**TRECHO SELECIONADO:**

--*--

Em São Paulo, o ato ocorreu no sábado (15/6). “O Estado é laico pela constituição. Mas onde estão nossas liberdades laicas, nossa liberdade de estar na rua, de ir e vir como a juventude está mostrando que nem o direito de ir e vir nós temos nessa cidade”, declarou Terezinha Vicente, representando a Ciranda.
As organizações feministas alertam que o projeto de lei 478/07 retrocede diretos já conquistados como o artigo 128 do Código Penal, que desde 1940 autoriza o aborto praticado por médico em casos de estupro e de risco de vida para a mãe.
De acordo com o PL, o embrião terá o mesmo status jurídico e moral de pessoas nascidas e vivas. Ou seja, o embrião terá mais direitos que a mulher, mesmo quando for resultado de estupro. Sendo assim, não deverá sofrer restrição de direitos e discriminação e deverá receber pensão alimentícia do pai, se identificado, ou do Estado. Daí o apelido de Bolsa Estupro.
A questão religiosa, apesar de não estar expressa literalmente, está imposta, tendo em vista que saiu da bancada de parlamentares evangélicos da Câmara. Algumas religiões, como a evangélica, são contrárias ao aborto sob qualquer justificativa. Sob esse ponto de vista, o PL é inconstitucional por ferir princípios da Constituição Federal, que estabelece um Estado laico (sem religião) e garante direitos fundamentais à liberdade de crença, pensamento e igualdade para todos.

--*--

**TRECHOS DOS REGISTROS:**
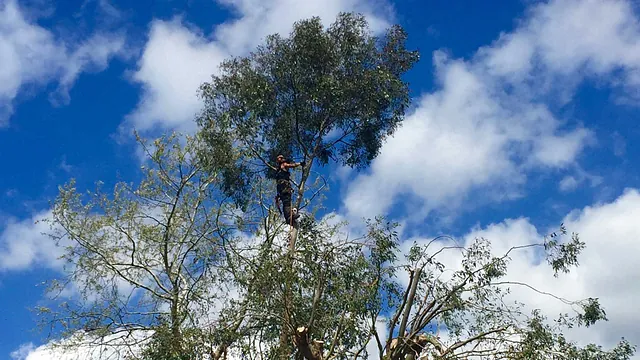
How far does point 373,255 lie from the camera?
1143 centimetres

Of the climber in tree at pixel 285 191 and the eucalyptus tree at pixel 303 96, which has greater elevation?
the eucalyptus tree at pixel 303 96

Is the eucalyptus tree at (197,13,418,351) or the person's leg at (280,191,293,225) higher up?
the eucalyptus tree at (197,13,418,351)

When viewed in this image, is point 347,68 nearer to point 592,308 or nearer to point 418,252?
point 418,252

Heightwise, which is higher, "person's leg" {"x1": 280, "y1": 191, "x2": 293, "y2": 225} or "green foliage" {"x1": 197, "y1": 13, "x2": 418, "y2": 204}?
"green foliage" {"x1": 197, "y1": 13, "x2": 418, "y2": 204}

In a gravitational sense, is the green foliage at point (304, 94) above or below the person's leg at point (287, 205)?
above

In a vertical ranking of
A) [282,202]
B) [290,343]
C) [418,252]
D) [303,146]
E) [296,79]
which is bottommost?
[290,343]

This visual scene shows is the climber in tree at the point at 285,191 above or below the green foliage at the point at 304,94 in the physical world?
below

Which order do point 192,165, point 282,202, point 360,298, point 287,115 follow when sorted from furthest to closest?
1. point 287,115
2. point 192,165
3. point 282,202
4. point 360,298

--*--

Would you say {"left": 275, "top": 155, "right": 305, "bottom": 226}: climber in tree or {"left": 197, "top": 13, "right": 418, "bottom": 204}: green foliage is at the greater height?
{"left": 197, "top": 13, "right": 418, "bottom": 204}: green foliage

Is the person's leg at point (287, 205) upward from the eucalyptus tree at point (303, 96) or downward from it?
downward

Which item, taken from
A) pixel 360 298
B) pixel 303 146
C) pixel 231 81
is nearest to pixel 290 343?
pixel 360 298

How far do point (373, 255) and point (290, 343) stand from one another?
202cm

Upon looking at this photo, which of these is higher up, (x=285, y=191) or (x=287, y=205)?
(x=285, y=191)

--*--

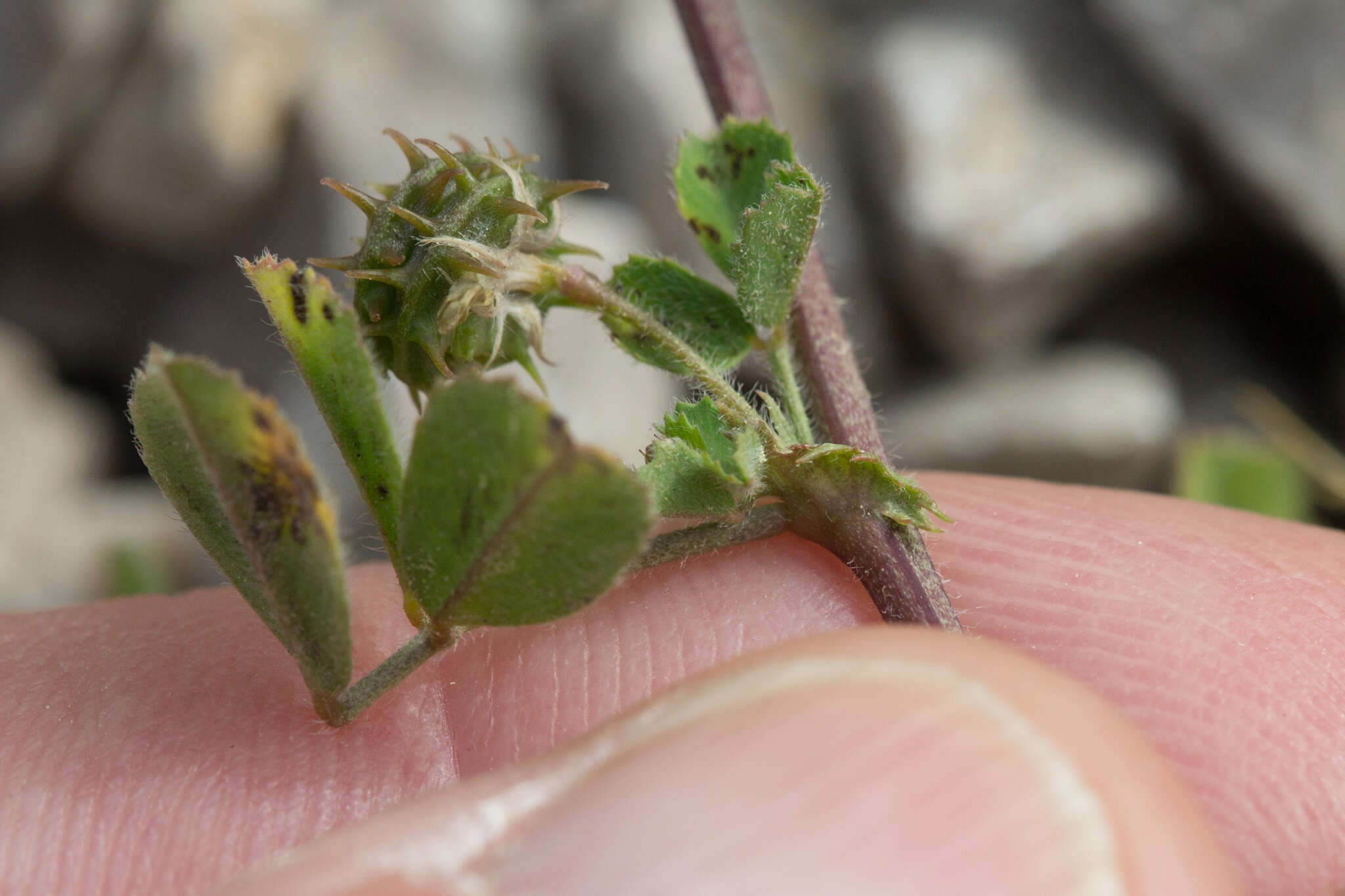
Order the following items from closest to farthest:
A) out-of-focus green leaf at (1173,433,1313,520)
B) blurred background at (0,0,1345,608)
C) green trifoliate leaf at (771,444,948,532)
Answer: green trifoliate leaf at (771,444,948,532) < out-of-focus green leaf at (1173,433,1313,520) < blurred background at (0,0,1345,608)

--*--

**EXERCÍCIOS PROPOSTOS:**
**1)** Segundo o texto sobre o projeto de lei 478/07, desde que ano o artigo 128 do Código Penal autoriza o aborto praticado por médico em casos de estupro e de risco de vida para a mãe?
**2)** Traduza para o inglês a seguinte frase do texto sobre o projeto de lei 478/07: "De acordo com o PL, o embrião terá o mesmo status jurídico e moral de pessoas nascidas e vivas."
**3)** Dê continuidade ao texto sobre o projeto de lei 478/07 a partir do ponto em que ele termina.

**RESPOSTAS DOS EXERCÍCIOS:**
**1)** Desde 1940.

**2)** According to the bill, the embryo will have the same legal and moral status as people who have been born and are alive.

**3)**
Ainda sob o aspecto religioso, o uso da pílula do dia seguinte, implantada na rede de saúde pública em 2002, é condenado por religiões, especialmente a Católica. No entanto, ela pode contribuir para a redução do número de abortos, principalmente os praticados clandestinamente que colocam em risco as que não têm acesso à recursos privados de Saúde.
No início de 2012, a Organização das Nações Unidas (ONU) chamou a atenção do país para o grande número de mulheres mortas vítimas de aborto inseguros: 200 mil mulheres ao ano. Esse é um dos fortes argumentos da reivindicação das feministas que defendem a descriminalização do aborto, o direito de escolher ser ou não mãe.
“Ser mulher pra ser chefe de família, sustentar e criar os filhos sozinha é bom, mas pra poder escolher o que a gente quer, ser mãe ou não ser mãe, não ter filho de estuprador, não se submeter à violência – que o Estado deveria garantir – , ai vão querer continuar nos subjugando”, exclamou Terezinha, diante de uma multidão que se formou em frente à Catedral da Sé, na praça de mesmo nome, centro da cidade.
A cirandeira também chamou a atenção para o controle social e o avanço do conservadorismo: “Mais um dia que temos que sair às ruas, como tem sido todos os finais de semana. Temos que estar na rua pelo simples direito de existir, de ser o que queremos ser. Quem é esse estado terrorista que tem direito de dizer quem é louco, que droga é melhor para o consumo. Alcool é bom, mas maconha não é”.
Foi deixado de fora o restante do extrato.